-- INSTRUCTIONS FOR THE TASK --
According to the title of the mailing list post on BUG #18377, which file and line number does the failing assertion occur at?

-- TEXT BLOCK --
Re: BUG #18377: Assert false in "partdesc->nparts >= pinfo->nparts", fileName="execPartition.c", lineNumber=1943

Поиск
Список
Период
Сортировка
От Tender Wang
Тема Re: BUG #18377: Assert false in "partdesc->nparts >= pinfo->nparts", fileName="execPartition.c", lineNumber=1943
Дата
Msg-id CAHewXNk125iiK4MgygmdwqGP=CQ4ZOMWLRr5+t9hAkXX8xd1ag@mail.gmail.com
обсуждение исходный текст
Ответ на Re: BUG #18377: Assert false in "partdesc->nparts >= pinfo->nparts", fileName="execPartition.c", lineNumber=1943  (Alvaro Herrera <alvherre@alvh.no-ip.org>)
Ответы Re: BUG #18377: Assert false in "partdesc->nparts >= pinfo->nparts", fileName="execPartition.c", lineNumber=1943
Re: BUG #18377: Assert false in "partdesc->nparts >= pinfo->nparts", fileName="execPartition.c", lineNumber=1943
Список pgsql-bugs


Alvaro Herrera <alvherre@alvh.no-ip.org> 于2024年5月21日周二 00:16写道:
On 2024-May-13, Alvaro Herrera wrote:

> Evidently there's something I'm missing in how this plancache
> invalidation works.

-- Data drawn from a collection --

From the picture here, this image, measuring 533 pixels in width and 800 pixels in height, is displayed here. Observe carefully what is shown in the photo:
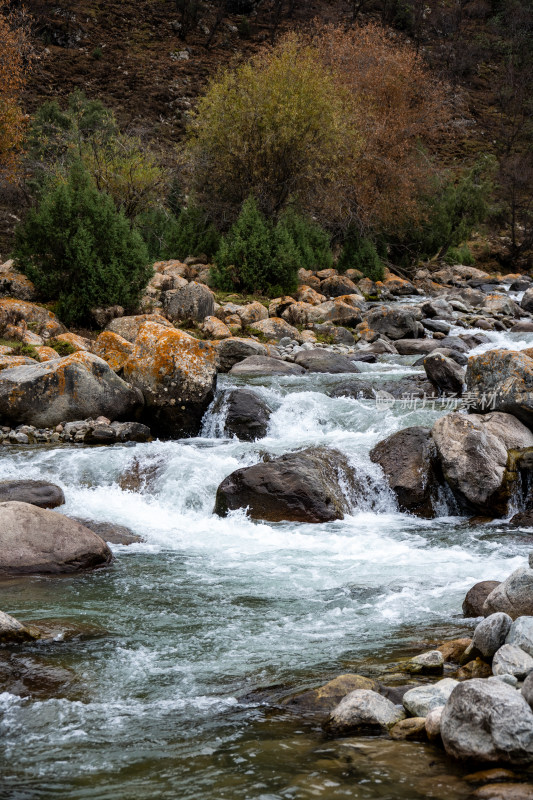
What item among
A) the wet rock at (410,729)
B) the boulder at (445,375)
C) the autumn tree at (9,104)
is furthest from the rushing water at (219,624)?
the autumn tree at (9,104)

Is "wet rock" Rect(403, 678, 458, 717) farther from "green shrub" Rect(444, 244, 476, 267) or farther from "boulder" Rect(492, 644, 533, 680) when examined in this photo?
"green shrub" Rect(444, 244, 476, 267)

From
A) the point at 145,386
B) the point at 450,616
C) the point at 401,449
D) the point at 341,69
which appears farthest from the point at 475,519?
the point at 341,69

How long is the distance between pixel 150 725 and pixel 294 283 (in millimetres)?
20040

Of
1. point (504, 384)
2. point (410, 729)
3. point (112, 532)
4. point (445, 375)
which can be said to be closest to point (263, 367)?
point (445, 375)

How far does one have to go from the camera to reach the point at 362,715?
11.7 ft

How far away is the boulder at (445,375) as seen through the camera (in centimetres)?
1318

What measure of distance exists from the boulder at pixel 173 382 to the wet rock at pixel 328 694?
336 inches

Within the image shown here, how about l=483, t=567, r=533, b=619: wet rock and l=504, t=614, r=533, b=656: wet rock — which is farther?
l=483, t=567, r=533, b=619: wet rock

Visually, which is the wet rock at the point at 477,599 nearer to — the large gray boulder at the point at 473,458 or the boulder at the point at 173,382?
the large gray boulder at the point at 473,458

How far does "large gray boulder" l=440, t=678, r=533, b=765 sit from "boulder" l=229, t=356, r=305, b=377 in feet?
38.5

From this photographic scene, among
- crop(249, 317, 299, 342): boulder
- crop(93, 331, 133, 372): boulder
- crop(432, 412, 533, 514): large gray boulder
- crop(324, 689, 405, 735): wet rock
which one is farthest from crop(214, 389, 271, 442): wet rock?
crop(324, 689, 405, 735): wet rock

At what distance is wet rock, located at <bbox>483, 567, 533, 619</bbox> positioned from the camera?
16.2ft

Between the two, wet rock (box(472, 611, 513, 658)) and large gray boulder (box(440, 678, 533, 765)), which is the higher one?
large gray boulder (box(440, 678, 533, 765))

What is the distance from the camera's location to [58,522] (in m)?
7.20
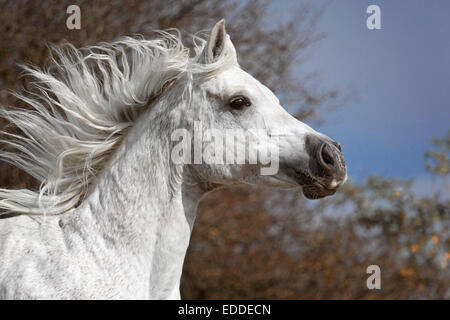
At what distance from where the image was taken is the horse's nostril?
8.73 feet

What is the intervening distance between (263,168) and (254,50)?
5407mm

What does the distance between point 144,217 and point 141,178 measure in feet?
0.64

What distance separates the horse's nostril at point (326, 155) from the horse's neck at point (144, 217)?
2.00 ft

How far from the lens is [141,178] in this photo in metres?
2.80

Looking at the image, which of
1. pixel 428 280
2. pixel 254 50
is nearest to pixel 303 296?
pixel 428 280

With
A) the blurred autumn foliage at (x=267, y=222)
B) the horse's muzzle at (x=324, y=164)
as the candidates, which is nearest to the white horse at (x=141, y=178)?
the horse's muzzle at (x=324, y=164)

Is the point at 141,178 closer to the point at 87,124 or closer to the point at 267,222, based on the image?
the point at 87,124

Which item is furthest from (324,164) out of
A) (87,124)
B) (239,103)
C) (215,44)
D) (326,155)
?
(87,124)

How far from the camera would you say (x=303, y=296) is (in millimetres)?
8211

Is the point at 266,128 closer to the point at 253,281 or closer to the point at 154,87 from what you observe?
the point at 154,87

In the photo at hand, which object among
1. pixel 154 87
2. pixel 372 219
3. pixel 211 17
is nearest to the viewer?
pixel 154 87

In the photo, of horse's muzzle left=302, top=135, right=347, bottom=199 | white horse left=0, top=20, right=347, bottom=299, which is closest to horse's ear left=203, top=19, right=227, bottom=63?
white horse left=0, top=20, right=347, bottom=299

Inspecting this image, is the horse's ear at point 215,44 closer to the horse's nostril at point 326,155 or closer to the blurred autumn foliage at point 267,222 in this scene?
the horse's nostril at point 326,155

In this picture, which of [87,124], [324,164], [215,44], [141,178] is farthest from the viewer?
[87,124]
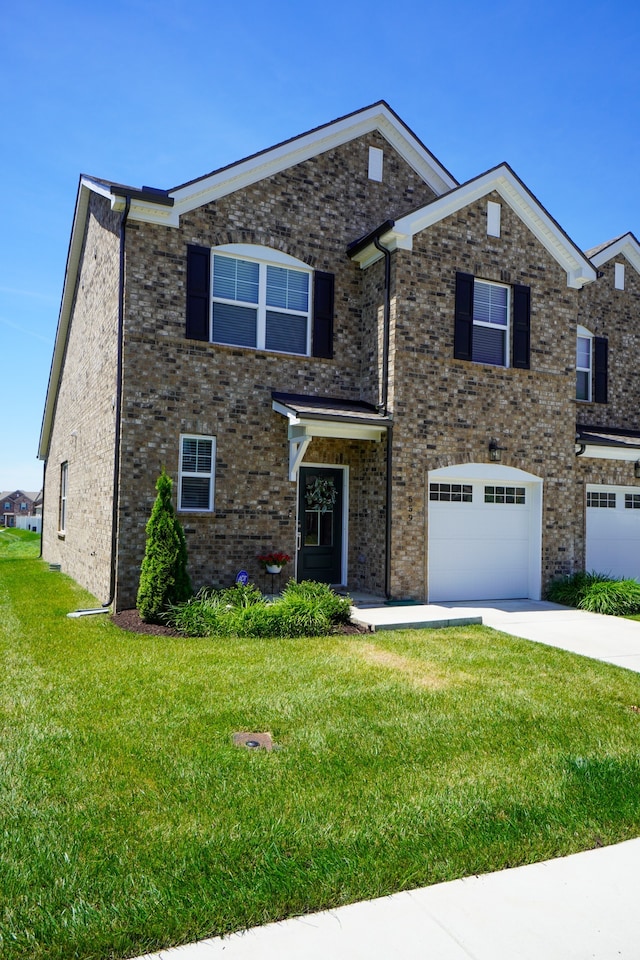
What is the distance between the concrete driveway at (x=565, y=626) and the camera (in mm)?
8594

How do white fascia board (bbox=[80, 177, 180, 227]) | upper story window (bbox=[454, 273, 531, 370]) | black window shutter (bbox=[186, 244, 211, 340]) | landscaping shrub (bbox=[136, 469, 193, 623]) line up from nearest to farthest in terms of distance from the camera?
1. landscaping shrub (bbox=[136, 469, 193, 623])
2. white fascia board (bbox=[80, 177, 180, 227])
3. black window shutter (bbox=[186, 244, 211, 340])
4. upper story window (bbox=[454, 273, 531, 370])

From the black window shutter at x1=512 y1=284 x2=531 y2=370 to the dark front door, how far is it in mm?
4286

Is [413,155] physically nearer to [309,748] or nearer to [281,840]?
[309,748]

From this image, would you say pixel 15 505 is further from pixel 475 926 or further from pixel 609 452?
pixel 475 926

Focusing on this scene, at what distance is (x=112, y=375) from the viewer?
1164cm

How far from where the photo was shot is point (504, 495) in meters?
12.9

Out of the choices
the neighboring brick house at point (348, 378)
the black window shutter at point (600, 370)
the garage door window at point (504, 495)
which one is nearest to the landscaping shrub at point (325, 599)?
the neighboring brick house at point (348, 378)

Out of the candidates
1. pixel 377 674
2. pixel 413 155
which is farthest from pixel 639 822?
pixel 413 155

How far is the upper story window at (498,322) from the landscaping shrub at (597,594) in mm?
4428

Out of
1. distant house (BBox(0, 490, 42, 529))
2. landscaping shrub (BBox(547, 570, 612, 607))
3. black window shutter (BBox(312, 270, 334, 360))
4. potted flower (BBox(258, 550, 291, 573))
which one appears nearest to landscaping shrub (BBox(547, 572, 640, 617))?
landscaping shrub (BBox(547, 570, 612, 607))

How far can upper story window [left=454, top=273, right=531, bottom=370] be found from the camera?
41.5ft

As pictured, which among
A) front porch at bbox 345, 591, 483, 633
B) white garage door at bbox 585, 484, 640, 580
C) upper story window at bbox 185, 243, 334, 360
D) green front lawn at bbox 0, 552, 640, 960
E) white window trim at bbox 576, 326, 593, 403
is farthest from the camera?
white window trim at bbox 576, 326, 593, 403

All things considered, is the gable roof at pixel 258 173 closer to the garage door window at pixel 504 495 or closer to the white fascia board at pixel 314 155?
the white fascia board at pixel 314 155

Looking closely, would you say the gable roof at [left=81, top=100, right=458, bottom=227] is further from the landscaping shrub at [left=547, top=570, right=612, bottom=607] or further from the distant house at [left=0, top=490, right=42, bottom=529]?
the distant house at [left=0, top=490, right=42, bottom=529]
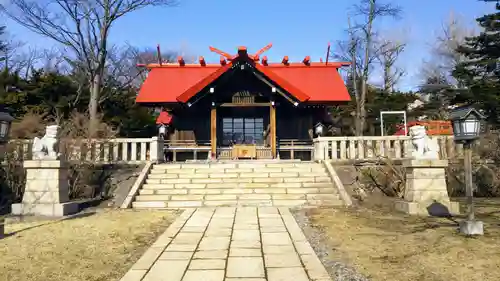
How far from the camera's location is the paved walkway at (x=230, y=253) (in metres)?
4.18

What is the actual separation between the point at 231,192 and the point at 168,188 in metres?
1.99

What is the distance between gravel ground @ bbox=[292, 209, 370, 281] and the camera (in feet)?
13.6

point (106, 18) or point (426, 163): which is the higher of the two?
point (106, 18)

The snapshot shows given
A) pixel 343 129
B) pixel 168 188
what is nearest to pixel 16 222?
pixel 168 188

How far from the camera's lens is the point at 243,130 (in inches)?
717

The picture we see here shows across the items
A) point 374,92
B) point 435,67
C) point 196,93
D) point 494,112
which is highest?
point 435,67

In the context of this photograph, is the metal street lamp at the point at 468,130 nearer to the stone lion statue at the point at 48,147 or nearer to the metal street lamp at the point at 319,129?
the stone lion statue at the point at 48,147

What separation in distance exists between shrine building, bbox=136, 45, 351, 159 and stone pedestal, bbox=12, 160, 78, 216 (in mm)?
7770

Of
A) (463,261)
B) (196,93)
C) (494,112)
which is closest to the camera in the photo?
(463,261)

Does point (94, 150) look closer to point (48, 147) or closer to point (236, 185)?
point (48, 147)

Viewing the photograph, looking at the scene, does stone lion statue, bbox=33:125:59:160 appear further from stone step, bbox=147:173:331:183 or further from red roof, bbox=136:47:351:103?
red roof, bbox=136:47:351:103

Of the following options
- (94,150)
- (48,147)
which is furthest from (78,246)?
(94,150)

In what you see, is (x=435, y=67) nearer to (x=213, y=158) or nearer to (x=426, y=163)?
(x=213, y=158)

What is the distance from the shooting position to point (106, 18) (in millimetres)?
19125
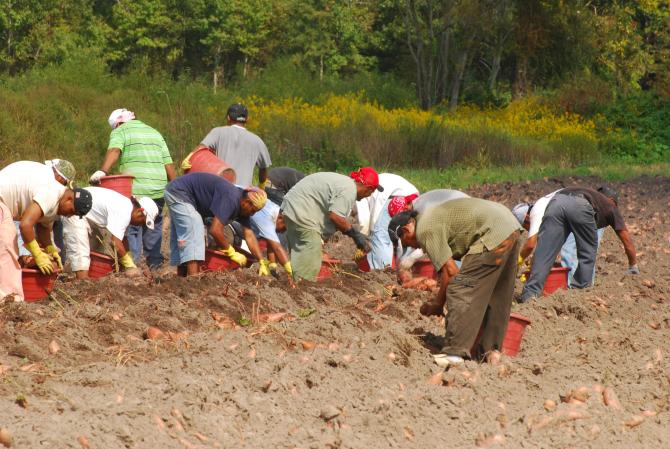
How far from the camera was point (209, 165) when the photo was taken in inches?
391

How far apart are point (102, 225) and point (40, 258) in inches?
63.1

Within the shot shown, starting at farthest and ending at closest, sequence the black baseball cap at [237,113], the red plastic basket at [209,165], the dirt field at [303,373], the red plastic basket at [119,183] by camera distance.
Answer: the black baseball cap at [237,113], the red plastic basket at [209,165], the red plastic basket at [119,183], the dirt field at [303,373]

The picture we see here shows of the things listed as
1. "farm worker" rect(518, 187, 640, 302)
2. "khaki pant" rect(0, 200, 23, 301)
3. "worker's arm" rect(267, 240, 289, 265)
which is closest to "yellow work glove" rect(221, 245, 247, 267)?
"worker's arm" rect(267, 240, 289, 265)

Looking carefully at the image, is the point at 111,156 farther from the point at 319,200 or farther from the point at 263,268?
the point at 319,200

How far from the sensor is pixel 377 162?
20.7 m

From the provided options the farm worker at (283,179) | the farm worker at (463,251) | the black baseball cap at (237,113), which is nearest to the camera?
the farm worker at (463,251)

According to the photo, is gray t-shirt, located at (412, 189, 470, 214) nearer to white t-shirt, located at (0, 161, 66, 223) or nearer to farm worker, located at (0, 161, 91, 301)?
farm worker, located at (0, 161, 91, 301)

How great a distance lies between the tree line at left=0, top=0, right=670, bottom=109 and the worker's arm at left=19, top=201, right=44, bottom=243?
20.6 metres

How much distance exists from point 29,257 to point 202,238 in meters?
1.52

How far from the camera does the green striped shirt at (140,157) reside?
10367 millimetres

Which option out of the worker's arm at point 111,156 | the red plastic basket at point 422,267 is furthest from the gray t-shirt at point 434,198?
the worker's arm at point 111,156

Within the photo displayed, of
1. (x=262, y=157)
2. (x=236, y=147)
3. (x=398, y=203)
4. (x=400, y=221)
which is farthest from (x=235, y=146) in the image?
(x=400, y=221)

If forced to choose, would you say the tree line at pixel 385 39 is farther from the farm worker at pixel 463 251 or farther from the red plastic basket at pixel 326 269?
the farm worker at pixel 463 251

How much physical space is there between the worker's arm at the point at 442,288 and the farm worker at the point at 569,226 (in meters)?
2.37
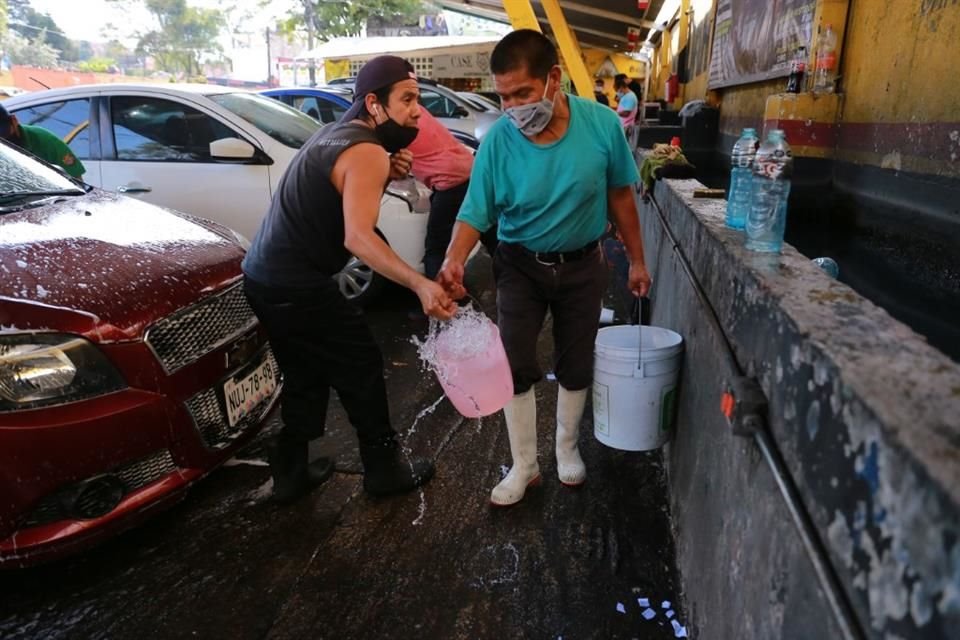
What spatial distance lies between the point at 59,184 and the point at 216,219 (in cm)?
174

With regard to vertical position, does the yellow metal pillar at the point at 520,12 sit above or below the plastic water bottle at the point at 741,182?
above

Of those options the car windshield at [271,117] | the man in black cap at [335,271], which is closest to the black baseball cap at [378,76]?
the man in black cap at [335,271]

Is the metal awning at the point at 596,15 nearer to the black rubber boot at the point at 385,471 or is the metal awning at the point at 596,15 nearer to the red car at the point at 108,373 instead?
the red car at the point at 108,373

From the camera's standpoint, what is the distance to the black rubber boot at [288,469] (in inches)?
116

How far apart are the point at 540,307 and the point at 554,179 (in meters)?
0.58

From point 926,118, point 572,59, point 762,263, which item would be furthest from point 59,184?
point 572,59

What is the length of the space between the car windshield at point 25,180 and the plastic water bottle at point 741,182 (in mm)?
3359

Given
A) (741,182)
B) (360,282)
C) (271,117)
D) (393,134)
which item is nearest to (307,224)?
(393,134)

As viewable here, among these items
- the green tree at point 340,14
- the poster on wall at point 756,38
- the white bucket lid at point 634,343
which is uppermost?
the green tree at point 340,14

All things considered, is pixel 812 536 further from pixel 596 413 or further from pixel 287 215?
pixel 287 215

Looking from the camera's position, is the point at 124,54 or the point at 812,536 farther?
the point at 124,54

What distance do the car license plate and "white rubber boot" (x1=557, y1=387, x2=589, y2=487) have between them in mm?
1421

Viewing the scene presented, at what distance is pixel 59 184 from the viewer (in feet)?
11.8

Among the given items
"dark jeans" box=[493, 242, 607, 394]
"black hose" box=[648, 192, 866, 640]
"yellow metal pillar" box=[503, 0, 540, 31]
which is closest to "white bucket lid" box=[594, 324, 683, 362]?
"dark jeans" box=[493, 242, 607, 394]
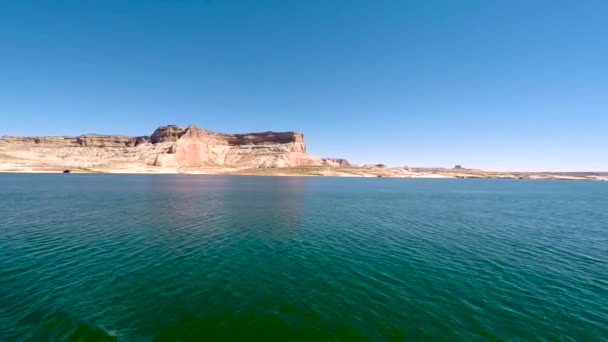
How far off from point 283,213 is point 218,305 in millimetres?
34441

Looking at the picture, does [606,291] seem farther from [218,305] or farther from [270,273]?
[218,305]

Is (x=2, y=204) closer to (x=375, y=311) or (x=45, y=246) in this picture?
(x=45, y=246)

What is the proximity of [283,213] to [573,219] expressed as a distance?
181 ft

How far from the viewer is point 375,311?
54.3ft

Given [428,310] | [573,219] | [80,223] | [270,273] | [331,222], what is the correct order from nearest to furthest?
1. [428,310]
2. [270,273]
3. [80,223]
4. [331,222]
5. [573,219]

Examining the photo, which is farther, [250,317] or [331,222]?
[331,222]

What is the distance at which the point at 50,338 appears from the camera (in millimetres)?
13180

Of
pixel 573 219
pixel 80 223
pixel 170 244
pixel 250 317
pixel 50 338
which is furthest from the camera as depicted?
pixel 573 219

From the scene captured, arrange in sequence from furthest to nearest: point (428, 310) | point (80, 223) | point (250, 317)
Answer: point (80, 223) → point (428, 310) → point (250, 317)

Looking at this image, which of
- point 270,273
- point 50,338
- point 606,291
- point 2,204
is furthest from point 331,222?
point 2,204

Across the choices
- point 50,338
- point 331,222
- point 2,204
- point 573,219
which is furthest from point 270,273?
point 2,204

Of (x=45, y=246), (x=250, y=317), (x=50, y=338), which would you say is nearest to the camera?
(x=50, y=338)

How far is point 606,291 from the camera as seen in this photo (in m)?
20.0

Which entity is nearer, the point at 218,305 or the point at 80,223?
the point at 218,305
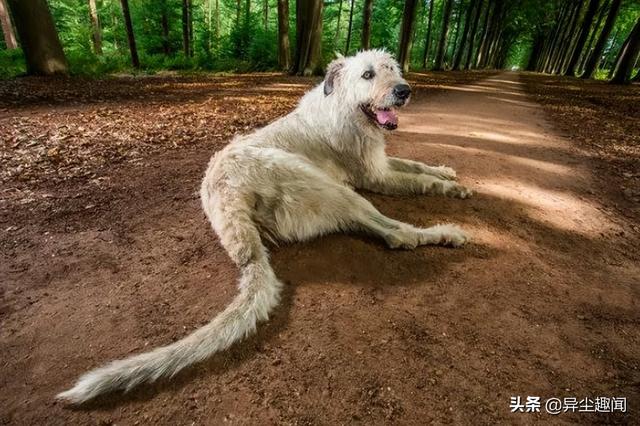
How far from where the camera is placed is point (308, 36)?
14742 millimetres

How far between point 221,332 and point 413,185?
2.90 m

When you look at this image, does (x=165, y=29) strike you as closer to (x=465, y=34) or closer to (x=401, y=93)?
(x=401, y=93)

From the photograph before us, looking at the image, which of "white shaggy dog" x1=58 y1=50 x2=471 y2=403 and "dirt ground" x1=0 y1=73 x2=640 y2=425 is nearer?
"dirt ground" x1=0 y1=73 x2=640 y2=425

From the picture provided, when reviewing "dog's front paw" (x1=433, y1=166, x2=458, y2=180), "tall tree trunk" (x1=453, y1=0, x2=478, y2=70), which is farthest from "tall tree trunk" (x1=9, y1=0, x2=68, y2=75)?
"tall tree trunk" (x1=453, y1=0, x2=478, y2=70)

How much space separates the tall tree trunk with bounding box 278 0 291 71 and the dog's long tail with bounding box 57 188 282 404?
56.2 feet

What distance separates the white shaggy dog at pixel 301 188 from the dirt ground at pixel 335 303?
14 centimetres

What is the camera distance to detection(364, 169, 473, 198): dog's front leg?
4008 millimetres

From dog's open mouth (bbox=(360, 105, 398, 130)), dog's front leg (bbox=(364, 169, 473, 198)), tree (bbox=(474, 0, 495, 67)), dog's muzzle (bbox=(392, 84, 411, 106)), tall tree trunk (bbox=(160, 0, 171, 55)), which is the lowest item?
dog's front leg (bbox=(364, 169, 473, 198))

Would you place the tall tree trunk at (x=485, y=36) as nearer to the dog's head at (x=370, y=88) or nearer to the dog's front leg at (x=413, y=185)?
the dog's front leg at (x=413, y=185)

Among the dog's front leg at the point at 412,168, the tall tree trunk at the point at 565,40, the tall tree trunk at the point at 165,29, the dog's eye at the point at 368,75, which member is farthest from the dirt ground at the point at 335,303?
the tall tree trunk at the point at 565,40

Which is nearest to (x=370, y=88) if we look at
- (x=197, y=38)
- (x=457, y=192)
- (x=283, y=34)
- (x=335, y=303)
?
(x=457, y=192)

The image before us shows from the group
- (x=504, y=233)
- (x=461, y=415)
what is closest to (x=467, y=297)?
(x=461, y=415)

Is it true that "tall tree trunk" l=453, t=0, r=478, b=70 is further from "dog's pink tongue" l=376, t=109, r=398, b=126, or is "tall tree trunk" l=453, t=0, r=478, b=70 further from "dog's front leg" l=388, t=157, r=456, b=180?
"dog's pink tongue" l=376, t=109, r=398, b=126

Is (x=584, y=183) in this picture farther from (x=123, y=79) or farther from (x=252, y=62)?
(x=252, y=62)
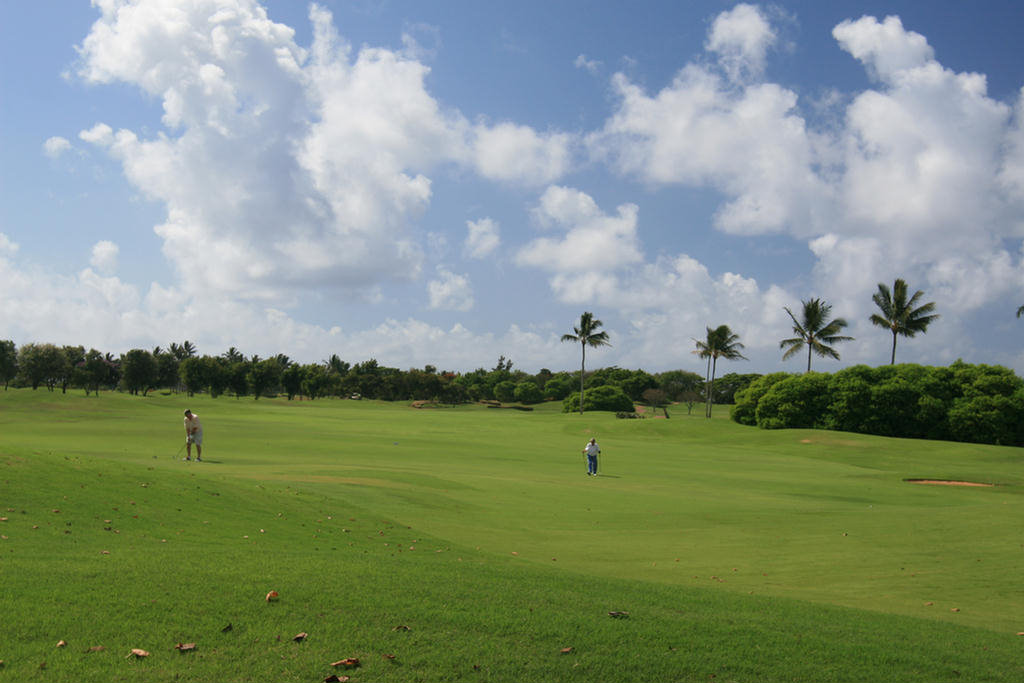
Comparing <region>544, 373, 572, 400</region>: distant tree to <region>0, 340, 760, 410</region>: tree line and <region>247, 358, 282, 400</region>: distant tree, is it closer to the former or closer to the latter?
<region>0, 340, 760, 410</region>: tree line

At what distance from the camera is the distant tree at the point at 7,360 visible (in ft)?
393

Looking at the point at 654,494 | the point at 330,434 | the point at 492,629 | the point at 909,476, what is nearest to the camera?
the point at 492,629

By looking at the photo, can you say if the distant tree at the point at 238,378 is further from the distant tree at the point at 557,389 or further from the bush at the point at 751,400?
the bush at the point at 751,400

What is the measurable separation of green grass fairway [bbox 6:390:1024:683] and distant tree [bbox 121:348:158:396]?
116 meters

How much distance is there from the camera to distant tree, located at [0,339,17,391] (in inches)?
4722

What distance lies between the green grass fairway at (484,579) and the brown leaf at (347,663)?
0.08m

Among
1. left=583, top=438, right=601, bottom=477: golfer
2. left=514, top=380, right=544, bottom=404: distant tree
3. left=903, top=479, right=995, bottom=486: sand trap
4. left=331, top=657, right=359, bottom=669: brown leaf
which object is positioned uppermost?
left=514, top=380, right=544, bottom=404: distant tree

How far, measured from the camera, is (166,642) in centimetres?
745

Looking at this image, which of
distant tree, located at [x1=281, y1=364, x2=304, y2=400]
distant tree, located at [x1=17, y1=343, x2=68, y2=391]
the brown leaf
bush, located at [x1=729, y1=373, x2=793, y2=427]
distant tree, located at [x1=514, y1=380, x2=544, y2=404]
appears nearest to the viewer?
the brown leaf

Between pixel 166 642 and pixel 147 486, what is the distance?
33.8 ft

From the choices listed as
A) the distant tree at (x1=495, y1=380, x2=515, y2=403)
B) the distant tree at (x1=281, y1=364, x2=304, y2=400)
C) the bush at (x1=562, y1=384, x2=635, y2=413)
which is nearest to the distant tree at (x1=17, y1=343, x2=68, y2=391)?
the distant tree at (x1=281, y1=364, x2=304, y2=400)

-- ANSWER TO THE PROBLEM --
Line 1943 of execPartition.c.